The Alaska Board of Fisheries is made up of seven individuals from throughout Alaska. They serve all of Alaska, regardless of where they live. However it is important to have BOF members come from diverse backgrounds and geographical locations so their individual knowledge can help members who might be unfamiliar with the needs of communities other than their own. Anchorage has nearly half of the state's population with nearly as many individual users of Alaska's fisheries resources as the total from the rest of the state. Yet it is about to be disenfranchised from representation on the BOF.

Gov. Walker recently appointed a Kenai Peninsula man to the position I held on the Fish Board for the past seven years, while a resident of Anchorage. Kenai/Soldotna is a relatively small part of the Upper Cook Inlet region, which includes Anchorage and other cities. And while there are commercial, sports and dipnet fisheries that take place in the Kenai/Soldotna area, the majority of those who participate in these fisheries live in Anchorage. Not appointing a qualified person from the most populated area of the state where so many of the state's users live deprives the BOF of needed representation.

Members of the board share information about the needs of their communities and provide facts about the demographics that would not otherwise be easily available or known by other board members. One member of the BOF comes from Huslia, a small Interior community with just a few hundred people. And that is good, as he can share with other members his knowledge of the needs of Interior subsistence users. Other members are from Petersburg, Kodiak, Talkeetna, Dillingham, Fairbanks, and until recently, from Anchorage.

With a population of nearly 300,000 it is only reasonable and fair that Anchorage continues to have someone on the board. Surely there are people who live in Anchorage who would be qualified to serve. But, instead of maintaining the historical balance and providing representation from Anchorage, the governor chose instead to appoint a Kenai/Soldotna individual. Why didn't he pick someone from Anchorage?
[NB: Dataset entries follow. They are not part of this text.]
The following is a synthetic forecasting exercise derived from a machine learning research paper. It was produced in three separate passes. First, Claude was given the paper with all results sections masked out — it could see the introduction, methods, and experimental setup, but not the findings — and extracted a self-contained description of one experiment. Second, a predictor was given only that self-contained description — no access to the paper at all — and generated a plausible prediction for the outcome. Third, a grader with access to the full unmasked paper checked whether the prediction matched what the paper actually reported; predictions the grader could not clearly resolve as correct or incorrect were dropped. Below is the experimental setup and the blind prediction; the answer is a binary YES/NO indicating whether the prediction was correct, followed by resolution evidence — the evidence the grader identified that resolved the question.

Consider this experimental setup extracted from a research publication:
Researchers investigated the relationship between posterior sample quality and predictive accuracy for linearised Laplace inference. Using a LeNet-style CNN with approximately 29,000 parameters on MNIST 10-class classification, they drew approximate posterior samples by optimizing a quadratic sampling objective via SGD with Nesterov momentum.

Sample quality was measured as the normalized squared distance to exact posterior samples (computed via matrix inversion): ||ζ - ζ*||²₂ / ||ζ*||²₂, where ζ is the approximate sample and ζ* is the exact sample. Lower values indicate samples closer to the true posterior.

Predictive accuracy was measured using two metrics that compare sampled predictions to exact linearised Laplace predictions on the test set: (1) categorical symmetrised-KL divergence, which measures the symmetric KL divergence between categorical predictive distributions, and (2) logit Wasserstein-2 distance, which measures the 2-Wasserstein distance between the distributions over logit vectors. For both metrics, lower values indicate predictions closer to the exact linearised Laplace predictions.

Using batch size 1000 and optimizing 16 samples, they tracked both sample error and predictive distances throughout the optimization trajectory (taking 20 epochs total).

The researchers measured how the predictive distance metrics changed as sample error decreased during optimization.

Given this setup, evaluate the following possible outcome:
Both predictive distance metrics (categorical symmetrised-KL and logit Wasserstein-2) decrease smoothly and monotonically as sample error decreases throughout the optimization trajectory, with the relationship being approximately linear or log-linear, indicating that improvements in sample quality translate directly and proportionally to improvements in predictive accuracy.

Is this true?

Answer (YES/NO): NO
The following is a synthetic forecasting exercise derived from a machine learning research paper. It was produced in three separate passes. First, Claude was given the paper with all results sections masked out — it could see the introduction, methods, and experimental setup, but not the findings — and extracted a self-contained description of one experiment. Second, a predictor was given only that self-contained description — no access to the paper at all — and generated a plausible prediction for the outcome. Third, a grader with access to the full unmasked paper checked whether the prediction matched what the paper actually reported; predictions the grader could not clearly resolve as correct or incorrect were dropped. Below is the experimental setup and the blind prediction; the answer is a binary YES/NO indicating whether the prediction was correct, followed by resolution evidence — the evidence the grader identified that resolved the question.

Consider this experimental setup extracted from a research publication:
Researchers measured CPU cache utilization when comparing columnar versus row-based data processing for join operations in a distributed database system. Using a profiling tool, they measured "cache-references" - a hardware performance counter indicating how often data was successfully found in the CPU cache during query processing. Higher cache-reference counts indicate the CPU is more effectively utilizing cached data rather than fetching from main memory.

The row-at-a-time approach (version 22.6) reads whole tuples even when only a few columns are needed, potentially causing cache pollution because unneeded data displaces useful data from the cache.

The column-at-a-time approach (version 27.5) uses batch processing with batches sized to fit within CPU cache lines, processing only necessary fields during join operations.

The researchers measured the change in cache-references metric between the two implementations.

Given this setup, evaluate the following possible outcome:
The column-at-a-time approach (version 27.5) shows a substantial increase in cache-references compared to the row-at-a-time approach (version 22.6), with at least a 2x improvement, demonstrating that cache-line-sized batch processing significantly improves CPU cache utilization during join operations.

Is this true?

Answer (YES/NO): NO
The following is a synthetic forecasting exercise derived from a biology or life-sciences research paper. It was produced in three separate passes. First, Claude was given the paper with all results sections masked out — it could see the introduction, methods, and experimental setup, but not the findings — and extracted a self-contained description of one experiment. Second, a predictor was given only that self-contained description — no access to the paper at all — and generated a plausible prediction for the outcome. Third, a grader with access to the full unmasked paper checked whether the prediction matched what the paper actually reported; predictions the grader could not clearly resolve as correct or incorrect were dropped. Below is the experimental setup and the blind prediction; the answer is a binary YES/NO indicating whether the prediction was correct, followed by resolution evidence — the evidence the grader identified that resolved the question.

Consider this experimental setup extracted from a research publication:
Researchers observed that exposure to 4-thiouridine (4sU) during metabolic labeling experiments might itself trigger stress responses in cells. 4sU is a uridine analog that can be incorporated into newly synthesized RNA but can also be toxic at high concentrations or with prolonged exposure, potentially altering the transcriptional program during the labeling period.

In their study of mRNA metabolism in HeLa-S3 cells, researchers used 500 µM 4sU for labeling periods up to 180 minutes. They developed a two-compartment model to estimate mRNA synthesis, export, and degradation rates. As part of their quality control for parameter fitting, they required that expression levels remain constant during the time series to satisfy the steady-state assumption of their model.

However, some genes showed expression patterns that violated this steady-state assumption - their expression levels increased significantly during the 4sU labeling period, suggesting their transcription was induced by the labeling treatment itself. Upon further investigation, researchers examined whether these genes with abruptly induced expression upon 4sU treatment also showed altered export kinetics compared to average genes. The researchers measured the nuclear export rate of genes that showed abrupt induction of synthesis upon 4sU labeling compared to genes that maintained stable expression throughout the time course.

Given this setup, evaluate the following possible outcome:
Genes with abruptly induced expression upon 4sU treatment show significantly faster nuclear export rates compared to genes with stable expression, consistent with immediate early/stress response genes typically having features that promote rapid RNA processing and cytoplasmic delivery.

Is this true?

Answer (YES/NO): YES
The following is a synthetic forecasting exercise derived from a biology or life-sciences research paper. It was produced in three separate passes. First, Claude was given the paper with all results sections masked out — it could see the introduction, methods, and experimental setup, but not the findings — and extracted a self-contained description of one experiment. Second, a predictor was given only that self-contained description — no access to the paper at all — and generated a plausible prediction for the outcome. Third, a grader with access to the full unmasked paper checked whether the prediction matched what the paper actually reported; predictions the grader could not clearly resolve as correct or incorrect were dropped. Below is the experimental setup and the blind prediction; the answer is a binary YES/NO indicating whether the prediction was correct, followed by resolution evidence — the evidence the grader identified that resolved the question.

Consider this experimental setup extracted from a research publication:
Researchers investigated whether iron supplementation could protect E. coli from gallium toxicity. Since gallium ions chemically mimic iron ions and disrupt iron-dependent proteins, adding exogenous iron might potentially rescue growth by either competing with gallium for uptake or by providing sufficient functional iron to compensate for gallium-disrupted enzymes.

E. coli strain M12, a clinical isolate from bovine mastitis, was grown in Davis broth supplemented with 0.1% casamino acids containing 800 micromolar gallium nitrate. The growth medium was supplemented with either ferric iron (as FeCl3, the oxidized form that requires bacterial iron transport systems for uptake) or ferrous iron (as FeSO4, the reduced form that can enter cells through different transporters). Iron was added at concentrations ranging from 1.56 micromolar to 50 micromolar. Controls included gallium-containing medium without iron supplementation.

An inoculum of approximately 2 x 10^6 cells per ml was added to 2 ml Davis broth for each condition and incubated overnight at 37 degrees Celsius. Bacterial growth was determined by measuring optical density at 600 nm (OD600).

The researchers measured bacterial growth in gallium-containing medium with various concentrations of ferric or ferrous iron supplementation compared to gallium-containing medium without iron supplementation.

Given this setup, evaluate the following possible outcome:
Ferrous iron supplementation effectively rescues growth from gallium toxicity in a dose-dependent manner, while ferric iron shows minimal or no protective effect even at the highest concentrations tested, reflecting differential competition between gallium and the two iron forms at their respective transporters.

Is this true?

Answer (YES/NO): NO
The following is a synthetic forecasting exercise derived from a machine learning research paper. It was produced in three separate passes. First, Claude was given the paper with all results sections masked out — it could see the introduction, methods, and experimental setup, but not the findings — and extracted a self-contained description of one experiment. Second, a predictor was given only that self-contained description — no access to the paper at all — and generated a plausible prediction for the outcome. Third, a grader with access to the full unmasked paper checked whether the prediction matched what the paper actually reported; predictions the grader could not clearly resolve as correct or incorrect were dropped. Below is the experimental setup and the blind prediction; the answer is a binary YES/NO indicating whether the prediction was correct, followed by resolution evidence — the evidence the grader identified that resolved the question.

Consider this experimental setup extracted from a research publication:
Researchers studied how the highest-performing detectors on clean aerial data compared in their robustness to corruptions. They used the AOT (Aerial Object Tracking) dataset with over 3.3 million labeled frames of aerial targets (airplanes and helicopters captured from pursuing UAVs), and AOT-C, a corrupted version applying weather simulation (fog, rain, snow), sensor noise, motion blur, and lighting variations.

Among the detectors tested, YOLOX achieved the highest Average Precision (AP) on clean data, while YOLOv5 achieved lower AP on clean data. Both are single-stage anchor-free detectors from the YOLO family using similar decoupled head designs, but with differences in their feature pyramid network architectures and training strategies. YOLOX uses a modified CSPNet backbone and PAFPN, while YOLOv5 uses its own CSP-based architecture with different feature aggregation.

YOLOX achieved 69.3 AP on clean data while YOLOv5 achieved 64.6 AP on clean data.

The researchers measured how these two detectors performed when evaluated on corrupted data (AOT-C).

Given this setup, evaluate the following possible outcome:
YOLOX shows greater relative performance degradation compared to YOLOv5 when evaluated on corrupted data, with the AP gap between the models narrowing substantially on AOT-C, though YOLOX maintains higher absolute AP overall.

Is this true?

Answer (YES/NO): NO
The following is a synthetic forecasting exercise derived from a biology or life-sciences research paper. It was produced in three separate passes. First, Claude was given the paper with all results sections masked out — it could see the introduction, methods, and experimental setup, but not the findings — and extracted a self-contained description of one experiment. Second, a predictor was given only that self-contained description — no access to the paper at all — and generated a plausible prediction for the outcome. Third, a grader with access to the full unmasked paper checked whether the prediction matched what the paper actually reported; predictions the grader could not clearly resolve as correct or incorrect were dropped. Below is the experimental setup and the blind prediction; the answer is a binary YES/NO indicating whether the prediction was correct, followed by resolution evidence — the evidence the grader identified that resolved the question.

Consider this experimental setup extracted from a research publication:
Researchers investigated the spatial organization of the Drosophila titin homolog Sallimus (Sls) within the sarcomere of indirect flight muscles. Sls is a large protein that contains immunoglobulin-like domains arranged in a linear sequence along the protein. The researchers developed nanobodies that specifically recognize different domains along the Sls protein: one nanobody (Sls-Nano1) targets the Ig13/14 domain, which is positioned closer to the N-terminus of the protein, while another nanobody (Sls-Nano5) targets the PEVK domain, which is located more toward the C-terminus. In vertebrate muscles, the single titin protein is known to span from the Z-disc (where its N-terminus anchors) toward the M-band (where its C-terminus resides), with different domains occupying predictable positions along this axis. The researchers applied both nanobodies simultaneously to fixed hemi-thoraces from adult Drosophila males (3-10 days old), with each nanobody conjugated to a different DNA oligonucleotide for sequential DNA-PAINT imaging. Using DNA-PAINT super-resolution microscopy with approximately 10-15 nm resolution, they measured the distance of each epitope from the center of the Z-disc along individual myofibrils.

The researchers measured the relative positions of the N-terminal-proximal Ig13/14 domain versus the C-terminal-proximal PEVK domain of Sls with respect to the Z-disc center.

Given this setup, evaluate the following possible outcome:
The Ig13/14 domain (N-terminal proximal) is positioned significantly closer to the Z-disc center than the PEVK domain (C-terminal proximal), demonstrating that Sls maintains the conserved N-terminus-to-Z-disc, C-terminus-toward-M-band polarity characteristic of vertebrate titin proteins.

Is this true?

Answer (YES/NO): YES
The governor may have been unfamiliar with the history of having someone from Anchorage on the board. Stakeholders from the Kenai Peninsula campaigned hard for the governor and perhaps he felt some pressure to appoint someone from their area. Whatever the reason, his appointment will certainly change the dynamics of BOF decisions and leave Anchorage without a voice during deliberations by the board. Will this adversely impact the largest population base with the most fisheries users? This is a legitimate question that people in the Anchorage and surrounding areas will be asking.

Before the governor's appointee can take office, he must be confirmed by the Legislature. This process is to occur soon. Many of the legislators represent the large number of fisheries users from Anchorage and nearby cities. These people are hoping that the Legislature takes into consideration how important it is for them to have a voice in BOF decisions. Walker's appointment temporarily has eliminated that voice. Hopefully the Legislature can give him the opportunity to change his mind and do what is right for Anchorage.

Karl Johnstone is a former member of the Alaska Board of Fisheries and a retired state Superior Court judge.